* BEGIN INPUT MATERIAL *

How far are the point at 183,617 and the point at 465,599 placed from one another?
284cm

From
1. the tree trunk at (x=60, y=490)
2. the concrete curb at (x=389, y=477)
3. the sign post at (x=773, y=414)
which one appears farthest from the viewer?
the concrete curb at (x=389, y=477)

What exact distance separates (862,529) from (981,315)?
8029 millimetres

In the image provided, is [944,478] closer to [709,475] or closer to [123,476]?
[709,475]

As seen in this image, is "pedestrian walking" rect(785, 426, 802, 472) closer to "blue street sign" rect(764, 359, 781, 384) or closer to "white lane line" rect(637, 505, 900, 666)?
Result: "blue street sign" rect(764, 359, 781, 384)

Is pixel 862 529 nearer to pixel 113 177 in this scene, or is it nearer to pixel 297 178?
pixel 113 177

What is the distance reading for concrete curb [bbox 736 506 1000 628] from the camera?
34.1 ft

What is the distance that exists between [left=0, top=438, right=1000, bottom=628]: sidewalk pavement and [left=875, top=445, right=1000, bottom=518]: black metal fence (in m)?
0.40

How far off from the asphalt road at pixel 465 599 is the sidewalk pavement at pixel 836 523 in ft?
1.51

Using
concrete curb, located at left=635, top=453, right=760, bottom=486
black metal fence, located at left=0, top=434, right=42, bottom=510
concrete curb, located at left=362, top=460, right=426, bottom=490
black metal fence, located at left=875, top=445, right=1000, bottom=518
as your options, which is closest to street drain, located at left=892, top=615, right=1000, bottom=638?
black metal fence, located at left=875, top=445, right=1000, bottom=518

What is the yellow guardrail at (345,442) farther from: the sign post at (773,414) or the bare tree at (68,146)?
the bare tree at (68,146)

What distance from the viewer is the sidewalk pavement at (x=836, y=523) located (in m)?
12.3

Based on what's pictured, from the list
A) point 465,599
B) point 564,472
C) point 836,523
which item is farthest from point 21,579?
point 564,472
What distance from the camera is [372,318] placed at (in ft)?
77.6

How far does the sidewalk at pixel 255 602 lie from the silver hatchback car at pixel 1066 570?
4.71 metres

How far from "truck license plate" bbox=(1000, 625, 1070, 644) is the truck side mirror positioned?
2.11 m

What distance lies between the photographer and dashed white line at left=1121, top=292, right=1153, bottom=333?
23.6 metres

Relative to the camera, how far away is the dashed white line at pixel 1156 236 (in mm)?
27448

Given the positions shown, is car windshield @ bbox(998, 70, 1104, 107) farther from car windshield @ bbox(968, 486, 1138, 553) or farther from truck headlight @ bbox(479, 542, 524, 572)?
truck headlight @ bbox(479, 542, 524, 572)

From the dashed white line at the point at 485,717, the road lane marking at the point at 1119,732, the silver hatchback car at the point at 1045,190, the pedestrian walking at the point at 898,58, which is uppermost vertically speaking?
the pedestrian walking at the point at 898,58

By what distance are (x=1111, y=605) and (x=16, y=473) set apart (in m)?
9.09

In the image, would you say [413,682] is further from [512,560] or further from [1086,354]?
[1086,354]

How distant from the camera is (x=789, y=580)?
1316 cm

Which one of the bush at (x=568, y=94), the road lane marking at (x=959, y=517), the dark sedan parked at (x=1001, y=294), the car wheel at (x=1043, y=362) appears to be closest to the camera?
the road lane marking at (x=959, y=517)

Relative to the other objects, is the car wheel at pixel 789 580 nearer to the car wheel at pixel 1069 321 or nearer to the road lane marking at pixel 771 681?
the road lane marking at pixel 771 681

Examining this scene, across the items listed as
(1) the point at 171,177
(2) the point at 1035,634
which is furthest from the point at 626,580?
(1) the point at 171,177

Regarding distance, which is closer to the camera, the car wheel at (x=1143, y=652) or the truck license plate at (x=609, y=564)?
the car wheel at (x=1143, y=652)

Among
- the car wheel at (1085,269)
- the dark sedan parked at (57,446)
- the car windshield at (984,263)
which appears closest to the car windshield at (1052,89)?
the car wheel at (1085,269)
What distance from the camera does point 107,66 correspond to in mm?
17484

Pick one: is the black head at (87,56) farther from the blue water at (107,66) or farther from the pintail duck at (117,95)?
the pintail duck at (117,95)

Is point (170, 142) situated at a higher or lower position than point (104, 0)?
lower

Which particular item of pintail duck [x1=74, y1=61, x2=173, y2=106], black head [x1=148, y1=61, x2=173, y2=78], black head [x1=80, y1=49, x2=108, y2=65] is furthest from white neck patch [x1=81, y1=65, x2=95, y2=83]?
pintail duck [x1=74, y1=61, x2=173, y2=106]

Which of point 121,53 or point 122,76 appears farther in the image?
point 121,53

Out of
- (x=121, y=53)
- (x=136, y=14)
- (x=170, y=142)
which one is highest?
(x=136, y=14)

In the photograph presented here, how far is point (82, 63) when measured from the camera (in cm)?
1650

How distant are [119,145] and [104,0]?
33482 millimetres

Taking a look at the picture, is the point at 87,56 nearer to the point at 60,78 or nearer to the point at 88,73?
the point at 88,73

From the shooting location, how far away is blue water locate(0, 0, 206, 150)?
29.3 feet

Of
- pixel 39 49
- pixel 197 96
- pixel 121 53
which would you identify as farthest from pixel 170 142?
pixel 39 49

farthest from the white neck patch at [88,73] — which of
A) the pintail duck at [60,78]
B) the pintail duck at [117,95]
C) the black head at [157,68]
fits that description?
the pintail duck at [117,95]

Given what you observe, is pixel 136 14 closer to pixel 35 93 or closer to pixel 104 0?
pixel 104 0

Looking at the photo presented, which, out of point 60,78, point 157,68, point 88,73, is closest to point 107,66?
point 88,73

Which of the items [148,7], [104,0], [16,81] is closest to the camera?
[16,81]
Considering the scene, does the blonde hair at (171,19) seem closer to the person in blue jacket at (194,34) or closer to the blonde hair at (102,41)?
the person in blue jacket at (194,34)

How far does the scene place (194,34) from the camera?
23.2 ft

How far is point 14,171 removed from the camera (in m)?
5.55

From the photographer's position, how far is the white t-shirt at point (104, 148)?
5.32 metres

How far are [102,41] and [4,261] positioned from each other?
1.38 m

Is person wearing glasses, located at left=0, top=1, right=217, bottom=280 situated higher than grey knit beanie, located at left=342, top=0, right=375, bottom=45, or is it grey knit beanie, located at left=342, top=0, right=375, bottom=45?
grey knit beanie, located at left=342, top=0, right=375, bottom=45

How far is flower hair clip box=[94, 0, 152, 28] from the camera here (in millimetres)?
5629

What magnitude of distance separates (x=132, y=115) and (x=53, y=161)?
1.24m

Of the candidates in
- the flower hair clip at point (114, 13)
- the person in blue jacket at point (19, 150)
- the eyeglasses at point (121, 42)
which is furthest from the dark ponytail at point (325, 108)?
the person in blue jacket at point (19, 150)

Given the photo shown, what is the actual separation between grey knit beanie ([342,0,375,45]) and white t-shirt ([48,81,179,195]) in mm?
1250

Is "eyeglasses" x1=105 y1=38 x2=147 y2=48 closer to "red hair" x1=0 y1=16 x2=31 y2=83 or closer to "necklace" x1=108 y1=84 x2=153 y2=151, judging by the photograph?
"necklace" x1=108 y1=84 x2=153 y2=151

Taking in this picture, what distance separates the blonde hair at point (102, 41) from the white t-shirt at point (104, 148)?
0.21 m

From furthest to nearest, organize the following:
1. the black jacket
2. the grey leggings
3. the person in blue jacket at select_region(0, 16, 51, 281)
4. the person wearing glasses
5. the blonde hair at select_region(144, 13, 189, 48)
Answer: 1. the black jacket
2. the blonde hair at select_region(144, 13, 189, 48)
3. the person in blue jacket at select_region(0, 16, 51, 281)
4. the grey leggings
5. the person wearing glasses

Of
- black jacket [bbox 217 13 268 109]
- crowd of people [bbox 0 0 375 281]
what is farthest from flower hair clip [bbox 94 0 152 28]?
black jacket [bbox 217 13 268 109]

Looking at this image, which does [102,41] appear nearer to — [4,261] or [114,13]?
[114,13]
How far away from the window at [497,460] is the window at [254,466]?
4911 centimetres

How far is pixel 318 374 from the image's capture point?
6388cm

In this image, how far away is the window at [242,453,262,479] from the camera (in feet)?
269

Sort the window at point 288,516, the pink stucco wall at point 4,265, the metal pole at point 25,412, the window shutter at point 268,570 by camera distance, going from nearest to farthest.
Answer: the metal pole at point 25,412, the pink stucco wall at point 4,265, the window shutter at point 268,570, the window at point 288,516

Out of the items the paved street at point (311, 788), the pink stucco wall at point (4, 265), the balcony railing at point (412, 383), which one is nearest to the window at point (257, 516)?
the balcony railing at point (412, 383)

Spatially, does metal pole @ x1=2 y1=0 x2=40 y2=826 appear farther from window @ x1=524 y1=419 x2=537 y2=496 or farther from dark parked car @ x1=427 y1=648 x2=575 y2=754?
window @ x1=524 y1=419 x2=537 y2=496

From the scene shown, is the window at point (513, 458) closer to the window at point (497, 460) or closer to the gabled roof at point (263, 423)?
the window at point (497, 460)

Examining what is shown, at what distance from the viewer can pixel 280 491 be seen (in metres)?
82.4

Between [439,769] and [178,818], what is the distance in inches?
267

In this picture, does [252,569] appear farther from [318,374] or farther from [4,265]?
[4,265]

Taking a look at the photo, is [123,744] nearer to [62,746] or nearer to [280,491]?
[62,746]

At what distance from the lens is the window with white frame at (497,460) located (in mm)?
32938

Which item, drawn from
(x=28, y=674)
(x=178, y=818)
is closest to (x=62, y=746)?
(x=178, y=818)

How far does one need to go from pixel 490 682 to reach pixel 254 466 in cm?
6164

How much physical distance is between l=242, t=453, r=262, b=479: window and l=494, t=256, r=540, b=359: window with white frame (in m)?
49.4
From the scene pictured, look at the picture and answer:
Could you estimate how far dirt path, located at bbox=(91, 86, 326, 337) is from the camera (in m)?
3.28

* END INPUT MATERIAL *

■ YOUR OBJECTIVE: Output as a JSON list of strings the part of the listing that opens with the line containing "Given the photo" and closes with the line containing "5. the person wearing glasses", one string per line, skipping blank lines.

■ THE ANSWER:
[
  "Given the photo shown, what is the actual separation between grey knit beanie ([342,0,375,45]) and white t-shirt ([48,81,179,195]) in mm?",
  "1250",
  "Is \"eyeglasses\" x1=105 y1=38 x2=147 y2=48 closer to \"red hair\" x1=0 y1=16 x2=31 y2=83 or closer to \"necklace\" x1=108 y1=84 x2=153 y2=151, judging by the photograph?",
  "\"necklace\" x1=108 y1=84 x2=153 y2=151",
  "Taking in this picture, what distance separates the blonde hair at point (102, 41) from the white t-shirt at point (104, 148)?",
  "0.21 m",
  "From furthest to nearest, organize the following:",
  "1. the black jacket",
  "2. the grey leggings",
  "3. the person in blue jacket at select_region(0, 16, 51, 281)",
  "4. the person wearing glasses",
  "5. the blonde hair at select_region(144, 13, 189, 48)",
  "Answer: 1. the black jacket",
  "2. the blonde hair at select_region(144, 13, 189, 48)",
  "3. the person in blue jacket at select_region(0, 16, 51, 281)",
  "4. the grey leggings",
  "5. the person wearing glasses"
]